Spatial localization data
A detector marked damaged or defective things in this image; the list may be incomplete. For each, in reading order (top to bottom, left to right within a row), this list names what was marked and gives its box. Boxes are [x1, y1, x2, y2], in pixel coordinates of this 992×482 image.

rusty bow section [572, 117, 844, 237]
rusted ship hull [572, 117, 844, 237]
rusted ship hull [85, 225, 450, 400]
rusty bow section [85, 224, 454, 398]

...

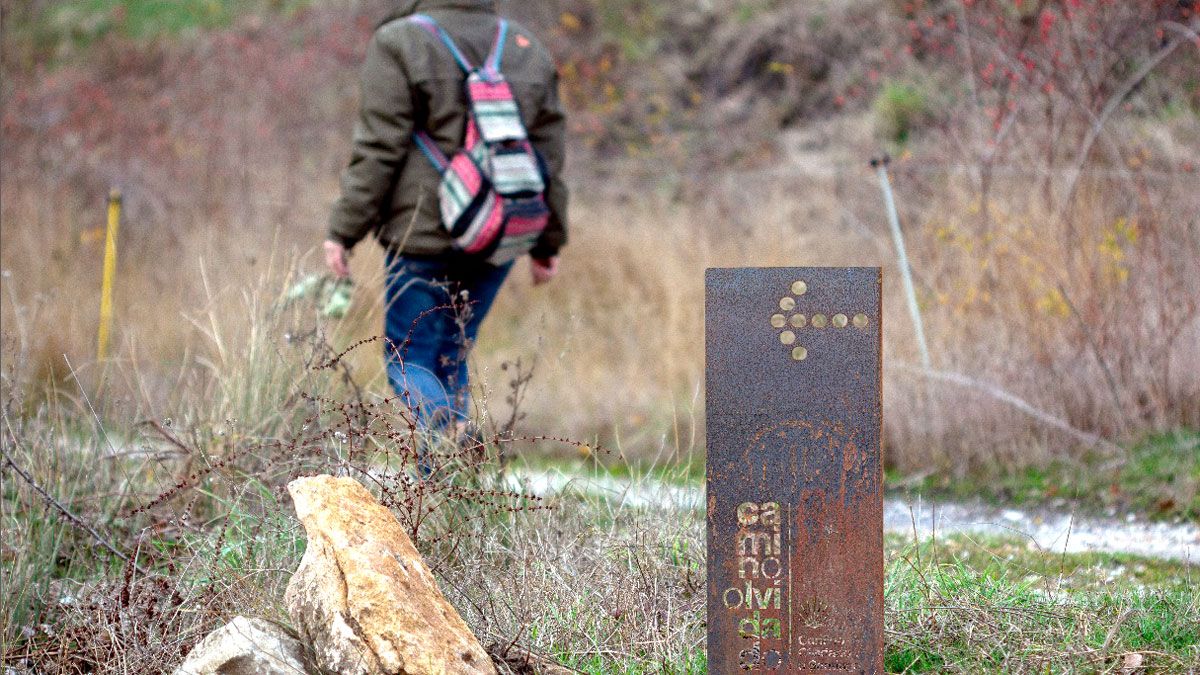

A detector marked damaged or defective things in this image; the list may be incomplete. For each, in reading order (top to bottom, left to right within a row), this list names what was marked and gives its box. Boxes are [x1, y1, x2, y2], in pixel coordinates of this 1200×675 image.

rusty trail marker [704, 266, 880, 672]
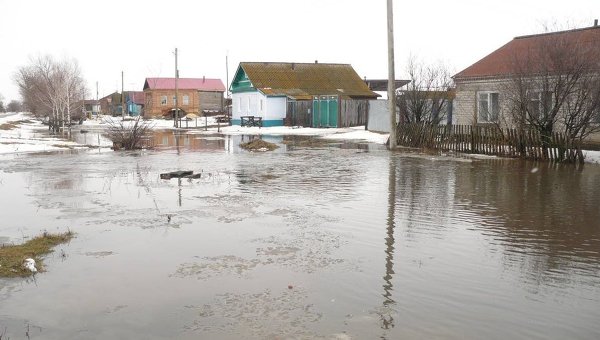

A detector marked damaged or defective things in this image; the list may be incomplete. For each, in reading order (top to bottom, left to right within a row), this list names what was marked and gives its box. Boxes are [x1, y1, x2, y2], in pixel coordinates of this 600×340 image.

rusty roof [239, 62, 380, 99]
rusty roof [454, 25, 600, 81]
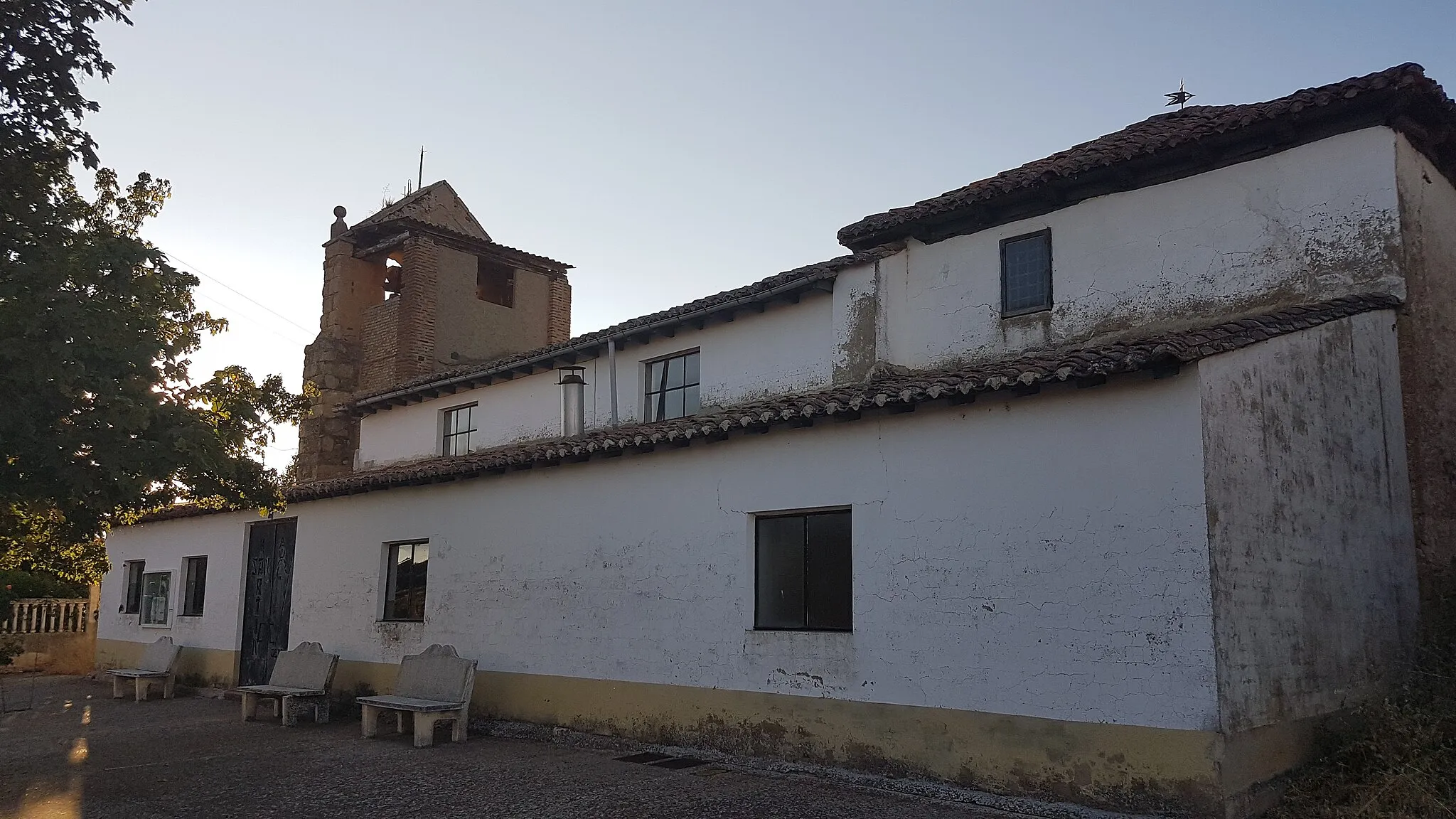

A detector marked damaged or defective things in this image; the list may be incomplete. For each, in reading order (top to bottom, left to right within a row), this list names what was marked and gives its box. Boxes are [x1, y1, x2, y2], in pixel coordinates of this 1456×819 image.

* What is needed
Reproduce the data above exactly, but only the lines from the one showing "this 600×340 image." through the one showing "this 1456×819 image.", with both ends kept and the pictures left out.

* Response
A detector marked damaged or defective things in this image; the list may be incomplete. For each, in reading order (top to bottom, left to right within a row), this list names what was marked and gives its box. Boxes are [x1, y1, x2, y2], in pixel coordinates of this 600×340 image.

rusty roof [239, 62, 380, 99]
rusty roof [454, 25, 600, 81]

A detector marked damaged or defective things in this image; the list may be incomplete. For each, in reading order (top to bottom, left to right within a row), this list names what was marked and gives its box. Boxes are [x1, y1, x2, y2], in pixel coordinates of this 1456×819 image.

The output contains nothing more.